I let leverage live within the manuscript, and I contend that it should live in the language, because it fills a need. Granted, some hate the word, in part because it began as jargon—financial jargon and not computer jargon as one source has claimed, with its first recorded use in the late ’30s.

All this comes to mind because leverage appeared in a recent BBC list of listener-contributed nominations of “50 office-speak phrases you love to hate” (I’d be tempted to ask why “office-speak” isn’t on the list, but I think I just have). The BBC list presents a shiver-inducing group of truly atrocious words and phrases. For instance, what the hell is an “idea shower”? And here’s one I haven’t encountered before: “The new one which has got my goat is conversate.” Yikes. You can converse, so why do you need to conversate?

And I hear some of you saying, “Mr. Incredible Sulk, you blast conversate when converse is available, yet you defend leverage when lever is available?” I do indeed. Conversate fills no need. It is duplicative, a bizarre “synonym” of converse. On the other hand, leverage is not a precise synonym of lever, neither in noun nor in verb form. It fills a need.

And, what the hell, let’s look at some history. The noun lever has been used since at least the late 1200s; the noun leverage has been used in the literal since at least the early 1700s, and figuratively since at least the early 1800s. The verb use of each? The Oxford English Dictionary presents the following quote as the earliest recorded use of lever as a verb meaning “to lift or raise”: “The bottom of the pole being ‘levered’ out of the ground.” This is in 1876, and the use is so unusual that the author put the word in quotes. What’s more, this is physical lifting; the figurative sense isn’t recorded until 14 years later. Therefore . . .

Noun-to-verb transformation time, test subject lever: around 400-500 years.
Noun-to-verb transformation time, test subject leverage: around 50 years. The upstart!

Me, I think that employing the word leverage to create unique meaning is a marvelous example of leveraging the flexibility of English.

5 Comments »

  1. Jennifer said,

    June 19, 2008 at 11:35 pm

    I have to agree with you on the “leverage” usage here. There’s really no better way to express the meaning without a whole lot of extra words, though I will say I’m generally opposed to the noun-as-verb usage. I always called this “verbing” as opposed to your “verbicizing”, but definitely the same idea. Taking a fine noun and verbing it up, as opposed to using the actual verb that already exists (and is generally a shorter word), is something apparently contagious in executive and administrative circles.

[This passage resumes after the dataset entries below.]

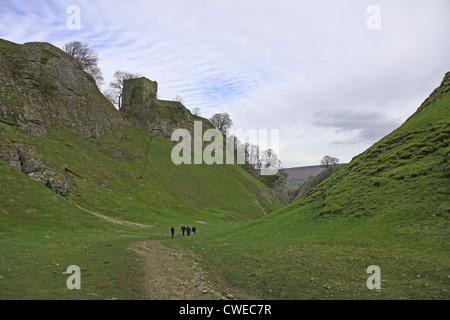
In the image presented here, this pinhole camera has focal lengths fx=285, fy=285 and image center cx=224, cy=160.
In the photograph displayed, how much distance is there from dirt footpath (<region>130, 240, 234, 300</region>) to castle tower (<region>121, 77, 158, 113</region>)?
105 meters

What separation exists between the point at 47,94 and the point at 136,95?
43.6 m

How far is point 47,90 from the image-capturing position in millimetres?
90000

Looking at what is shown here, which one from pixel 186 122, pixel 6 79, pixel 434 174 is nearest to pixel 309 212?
pixel 434 174

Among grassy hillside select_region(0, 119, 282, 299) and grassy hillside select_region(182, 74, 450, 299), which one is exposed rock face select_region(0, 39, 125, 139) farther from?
grassy hillside select_region(182, 74, 450, 299)

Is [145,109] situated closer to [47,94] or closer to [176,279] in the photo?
[47,94]

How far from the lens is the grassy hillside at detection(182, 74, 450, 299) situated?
58.4 feet

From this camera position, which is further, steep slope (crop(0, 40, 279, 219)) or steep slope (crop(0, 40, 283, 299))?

    I’ve heard conversate before and cringed. A related atrocity – orientate. This one appears in dictionaries now, and it makes me sad. Orient is perfectly fine as a verb, and I even like it phonetically with all its vowels. Football announcers always talk about how “that play is very hard to defense,” and I yell “defend” at them every time. Individuals are noted for having “gifted” millions of dollars to a university. Grrrrr. One more – I’m not sure this is really even incorrect, but it bugs me to no end – using the verb “grow” the way politicians do, e.g., “We need to grow the economy…” I don’t know about you, but I’d rather expand the economy or help the economy to grow, but the economy isn’t corn. We don’t grow it. For some reason, it sounds like a transitive/intransitive error, though clearly grow can go either way. It seems along the lines of saying “we need to learn our children”.

  2. Phil said,

    November 28, 2008 at 6:15 am

    It is not difficult. The correct ‘leveraging’ of the English language would surely be:

    Many marketers use customer testimonials as leverage…

    Now stop wastaging my time :)

  3. Derek Brown said,

    January 21, 2009 at 10:33 am

    Customer testimonials are a tool. Some tools are indeed levers, but not all, and my feeling is that testimonials fall into the “not” category.

    “Leverage” lends itself very easily to freedom from content; see, in that respect:

    http://leveragethis.wordpress.com/2007/09/12/leverage-is-not-a-verb/

  4. Alex said,

    January 30, 2009 at 2:30 pm

    “Many marketers use customer testimonials. No. Use is a weak substitute”

    No. This is perfectly fine, it’s direct and descriptive without making it sound like more than it is.

    For example, many marketers leverage sesquipedalian verbiage to convey grandiose significance and lend a greater feeling of gravitas to their mission statements.

    What they acheive by this, is a failure to communicate effectively and a loss of engagement with the reader. Leverage should be taken round the back and shot, innit.

  5. Mark said,

    March 10, 2009 at 11:32 am

    Is it now possible to usage a word for any purpose?

    It just don’t make no sense to me.